Короткое задание A
В каком журнале и в каком номере опубликован отрывок об А. Н. Яковлеве?
Короткое задание B
Выведите дословно фрагмент отрывка об А. Н. Яковлеве между словами «Факт (абсолютно моего» и «доносом на Яковлева.», включая их.

Отрывок текста
Публикация и примечания Ирины Зориной. Продолжение
Опубликовано в журнале Звезда, номер 4, 2016
Июль
19 июля
А. Н. ЯКОВЛЕВ
Хочу наконец собрать в точку все свои мысли и чувства насчет А. Н. Яковлева — А. Н. Я. Суть (до сих пор для меня неразрешимая): не знаю никого еще из людей, перебывавших на самых вершинах власти, испытавших все, что даже мне не снится, — и вдруг «переродившегося». Говорю только о своем личном опыте восприятия: исторические примеры — наизучался… от Апостолов до Блаженного Августина и т. п.
Факт (абсолютно моего личностного восприятия): никто из «НИХ» (членов ПБ, ЦК), никто не отважился до такого пересмотра самого себя. Знаю по себе: чтобы в преклонном возрасте пересмотреть себя, да еще честно, беспощадно и совестливо, да еще с такого «верха», — не припомню.
Вот тут-то и начинается противуречие. Дальше буду говорить точками, пунктиром. Надеюсь, линия потом выстроится.
Полусмутно помню его знаменитую статью в «Литературке» против «русофильства».[1] <…> Напомнить, как Г. буквально сорвался откуда-то (из Крыма?), узнав об этой статье, и — прямехонько к Суслову, с доносом на Яковлева.
Потом А. Н. Я. — посол в Канаде. Потом — ЦК. Потом — директор ИМЭМО и т. п.

Фрагмент набора данных
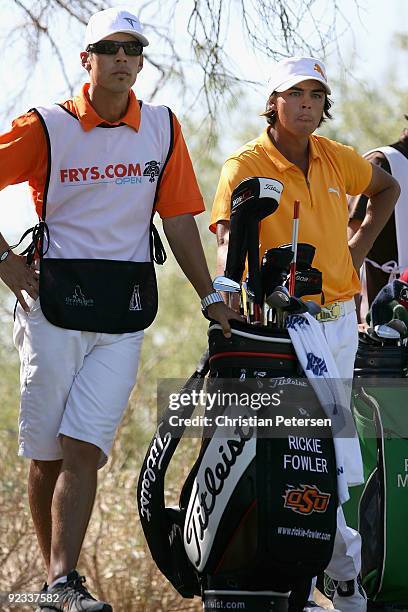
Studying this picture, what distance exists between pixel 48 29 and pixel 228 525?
3101mm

Правильный ответ A
В журнале «Звезда», номер 4, 2016 года.

Правильный ответ B
Факт (абсолютно моего личностного восприятия): никто из «НИХ» (членов ПБ, ЦК), никто не отважился до такого пересмотра самого себя. Знаю по себе: чтобы в преклонном возрасте пересмотреть себя, да еще честно, беспощадно и совестливо, да еще с такого «верха», — не припомню.
Вот тут-то и начинается противуречие. Дальше буду говорить точками, пунктиром. Надеюсь, линия потом выстроится.
Полусмутно помню его знаменитую статью в «Литературке» против «русофильства».[1] <…> Напомнить, как Г. буквально сорвался откуда-то (из Крыма?), узнав об этой статье, и — прямехонько к Суслову, с доносом на Яковлева.